> _Exercise set_
1) List every lettered conclusion in the text on power system oscillations below that concerns inter area oscillations or inter area modes.
2) State whether each statement agrees with the text on power system oscillations below, answering yes or no and quoting the words that decide it: (a) Power system oscillations can be eliminated. (b) Excitation system automatic voltage regulators are named as the primary source of negative damping. (c) Power system stabilizers are the most commonly used means of enhancing the damping of inter area modes.
3) Continue the text on power system oscillations below from the point where it ends.

> _Source text_
━━━━━━━━━━━━━━━━━━━━
The preceding review leads to a number of important conclusions and observations concerning power system oscillations:

a. Oscillations are due to natural modes of the system and therefore cannot be eliminated. However, their damping and frequency can be modified.

b. As power systems evolve, the frequency and damping of existing modes change and new modes may emerge.

c. The source of ‘‘negative’’ damping is power system controls, primarily excitation system automatic voltage regulators.

d. Inter area oscillations are associated with weak transmission links and heavy power transfers.

e. Inter area oscillations often involve more than one utility and may require the cooperation of all to arrive at the most effective and economical solution.

f. Power system stabilizers are the most commonly used means of enhancing the damping of
inter area modes.

g. Continual study of the system is necessar y to minimize the probabilit y of poorly damped oscillations. Such ‘‘beforehand’’ studies may have avoided many of the problems experienced in power systems.
━━━━━━━━━━━━━━━━━━━━
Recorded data
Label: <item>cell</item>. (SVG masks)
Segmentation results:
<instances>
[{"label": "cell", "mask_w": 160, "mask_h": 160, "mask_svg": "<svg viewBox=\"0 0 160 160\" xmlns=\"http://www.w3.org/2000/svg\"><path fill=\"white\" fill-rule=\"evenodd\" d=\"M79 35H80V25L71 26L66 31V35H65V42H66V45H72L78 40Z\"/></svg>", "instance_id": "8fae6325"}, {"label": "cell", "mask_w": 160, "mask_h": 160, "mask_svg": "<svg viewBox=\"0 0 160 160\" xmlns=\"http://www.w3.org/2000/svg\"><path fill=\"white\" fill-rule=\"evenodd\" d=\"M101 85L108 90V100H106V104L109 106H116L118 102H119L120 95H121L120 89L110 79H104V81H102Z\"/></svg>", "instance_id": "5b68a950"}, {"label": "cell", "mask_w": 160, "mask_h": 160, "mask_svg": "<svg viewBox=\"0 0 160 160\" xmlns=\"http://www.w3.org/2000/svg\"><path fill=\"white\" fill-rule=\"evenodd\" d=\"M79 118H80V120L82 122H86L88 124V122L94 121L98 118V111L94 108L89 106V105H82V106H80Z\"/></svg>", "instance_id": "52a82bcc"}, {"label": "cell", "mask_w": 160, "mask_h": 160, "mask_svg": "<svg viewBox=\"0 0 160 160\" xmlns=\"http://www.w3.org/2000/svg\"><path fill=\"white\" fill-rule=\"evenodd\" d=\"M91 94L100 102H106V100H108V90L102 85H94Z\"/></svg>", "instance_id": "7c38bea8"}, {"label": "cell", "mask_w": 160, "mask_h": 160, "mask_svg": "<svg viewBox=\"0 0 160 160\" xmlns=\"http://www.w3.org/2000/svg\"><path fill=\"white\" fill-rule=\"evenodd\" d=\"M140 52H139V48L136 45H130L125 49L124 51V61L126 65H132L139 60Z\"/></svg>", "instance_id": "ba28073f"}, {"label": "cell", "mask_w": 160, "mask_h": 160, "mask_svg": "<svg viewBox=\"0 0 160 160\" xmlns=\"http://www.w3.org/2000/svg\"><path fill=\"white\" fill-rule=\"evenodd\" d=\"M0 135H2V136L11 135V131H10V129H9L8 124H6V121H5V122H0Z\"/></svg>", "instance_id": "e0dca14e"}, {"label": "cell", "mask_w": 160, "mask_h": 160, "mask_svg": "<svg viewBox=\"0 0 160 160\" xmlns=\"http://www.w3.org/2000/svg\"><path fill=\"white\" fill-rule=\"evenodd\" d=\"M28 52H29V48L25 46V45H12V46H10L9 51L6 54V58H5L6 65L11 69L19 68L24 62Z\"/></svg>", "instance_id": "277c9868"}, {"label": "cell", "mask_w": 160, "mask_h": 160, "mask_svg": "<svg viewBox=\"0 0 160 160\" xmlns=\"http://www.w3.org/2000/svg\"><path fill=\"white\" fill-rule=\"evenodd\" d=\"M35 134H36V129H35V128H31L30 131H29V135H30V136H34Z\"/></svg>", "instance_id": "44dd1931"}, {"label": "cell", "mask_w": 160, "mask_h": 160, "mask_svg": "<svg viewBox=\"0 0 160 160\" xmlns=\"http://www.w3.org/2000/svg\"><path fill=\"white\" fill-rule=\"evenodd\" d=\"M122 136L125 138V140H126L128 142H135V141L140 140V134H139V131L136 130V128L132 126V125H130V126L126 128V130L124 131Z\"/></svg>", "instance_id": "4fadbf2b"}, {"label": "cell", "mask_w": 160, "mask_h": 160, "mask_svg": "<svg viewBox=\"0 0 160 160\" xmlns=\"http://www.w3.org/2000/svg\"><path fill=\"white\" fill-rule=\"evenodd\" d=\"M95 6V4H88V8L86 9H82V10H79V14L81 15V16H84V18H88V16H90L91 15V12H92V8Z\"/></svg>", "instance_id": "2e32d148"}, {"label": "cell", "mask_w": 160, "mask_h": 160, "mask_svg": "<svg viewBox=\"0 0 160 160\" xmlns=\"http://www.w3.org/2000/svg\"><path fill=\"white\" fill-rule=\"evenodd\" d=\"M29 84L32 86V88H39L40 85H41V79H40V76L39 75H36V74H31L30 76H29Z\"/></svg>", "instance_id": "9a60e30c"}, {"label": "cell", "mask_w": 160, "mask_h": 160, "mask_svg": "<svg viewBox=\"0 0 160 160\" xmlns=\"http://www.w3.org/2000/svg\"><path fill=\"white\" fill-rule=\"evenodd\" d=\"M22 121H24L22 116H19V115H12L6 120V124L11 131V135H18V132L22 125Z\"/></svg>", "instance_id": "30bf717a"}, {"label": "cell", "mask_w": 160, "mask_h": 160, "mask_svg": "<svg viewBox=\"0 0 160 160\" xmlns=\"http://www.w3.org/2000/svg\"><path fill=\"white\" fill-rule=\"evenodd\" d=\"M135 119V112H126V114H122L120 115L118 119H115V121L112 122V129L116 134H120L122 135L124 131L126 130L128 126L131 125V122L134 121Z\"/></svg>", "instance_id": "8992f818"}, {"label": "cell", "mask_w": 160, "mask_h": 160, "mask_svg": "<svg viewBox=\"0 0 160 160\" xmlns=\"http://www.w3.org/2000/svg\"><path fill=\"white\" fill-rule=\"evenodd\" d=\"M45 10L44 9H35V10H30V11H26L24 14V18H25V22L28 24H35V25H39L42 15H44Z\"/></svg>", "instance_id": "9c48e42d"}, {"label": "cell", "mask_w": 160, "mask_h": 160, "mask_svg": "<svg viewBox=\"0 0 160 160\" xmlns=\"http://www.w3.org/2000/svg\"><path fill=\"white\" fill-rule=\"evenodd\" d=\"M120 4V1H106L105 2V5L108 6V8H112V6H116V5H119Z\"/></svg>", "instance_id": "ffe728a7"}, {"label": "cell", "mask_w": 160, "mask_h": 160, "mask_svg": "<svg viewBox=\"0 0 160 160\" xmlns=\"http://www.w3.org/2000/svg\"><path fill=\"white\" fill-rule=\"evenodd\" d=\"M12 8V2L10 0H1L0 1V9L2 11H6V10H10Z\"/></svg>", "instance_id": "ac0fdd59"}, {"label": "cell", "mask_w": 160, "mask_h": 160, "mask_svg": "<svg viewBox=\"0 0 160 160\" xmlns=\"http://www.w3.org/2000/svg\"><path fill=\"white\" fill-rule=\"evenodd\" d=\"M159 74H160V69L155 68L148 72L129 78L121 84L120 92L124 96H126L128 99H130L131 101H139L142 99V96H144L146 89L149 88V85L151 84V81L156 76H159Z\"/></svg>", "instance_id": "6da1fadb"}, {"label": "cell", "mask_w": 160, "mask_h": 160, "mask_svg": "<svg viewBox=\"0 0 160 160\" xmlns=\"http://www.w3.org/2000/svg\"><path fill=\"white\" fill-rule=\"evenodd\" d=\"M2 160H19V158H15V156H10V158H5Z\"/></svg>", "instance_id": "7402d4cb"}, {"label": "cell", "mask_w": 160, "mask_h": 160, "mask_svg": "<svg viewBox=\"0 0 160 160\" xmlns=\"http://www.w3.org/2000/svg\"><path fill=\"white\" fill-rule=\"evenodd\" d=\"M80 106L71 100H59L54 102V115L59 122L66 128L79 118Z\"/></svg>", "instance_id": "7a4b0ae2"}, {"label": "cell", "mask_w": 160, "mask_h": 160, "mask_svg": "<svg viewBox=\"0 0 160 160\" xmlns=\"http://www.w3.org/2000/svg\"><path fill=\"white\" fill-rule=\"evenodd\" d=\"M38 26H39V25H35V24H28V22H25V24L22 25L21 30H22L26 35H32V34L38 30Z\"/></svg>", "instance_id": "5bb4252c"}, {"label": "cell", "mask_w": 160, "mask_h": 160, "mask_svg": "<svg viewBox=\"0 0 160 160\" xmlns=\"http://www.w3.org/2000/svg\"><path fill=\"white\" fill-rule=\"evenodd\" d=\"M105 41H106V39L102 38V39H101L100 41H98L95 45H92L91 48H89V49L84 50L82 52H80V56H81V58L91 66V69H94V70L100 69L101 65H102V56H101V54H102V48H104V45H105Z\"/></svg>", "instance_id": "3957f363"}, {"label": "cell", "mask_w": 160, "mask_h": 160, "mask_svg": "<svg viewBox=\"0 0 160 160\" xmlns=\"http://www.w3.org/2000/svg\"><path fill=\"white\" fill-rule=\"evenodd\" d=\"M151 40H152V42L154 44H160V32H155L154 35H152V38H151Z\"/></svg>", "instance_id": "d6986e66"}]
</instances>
━━━━━━━━━━━━━━━━━━━━
> _Expected outputs_
1)
d. Inter area oscillations are associated with weak transmission links and heavy power transfers.
e. Inter area oscillations often involve more than one utility and may require the cooperation of all to arrive at the most effective and economical solution.
f. Power system stabilizers are the most commonly used means of enhancing the damping of inter area modes.

2)
(a) No: "Oscillations are due to natural modes of the system and therefore cannot be eliminated."
(b) Yes: "primarily excitation system automatic voltage regulators"
(c) Yes: "Power system stabilizers are the most commonly used means of enhancing the damping of inter area modes."

3)
It must be clear that avoidance of oscillations is only one of many aspects that should be considered in the design of a power system and so must take its place in line along with economy, reliability, security, operational robustness, environmental effects, public acceptance, voltage and power quality, and certainly a few others that may need to be considered.

Fortunately, it appears that many features designed to further some of these other aspects also have a strong mitigating effect in reducing oscillations. However, one overriding constraint is that the power system operating point must be stable with respect to oscillations.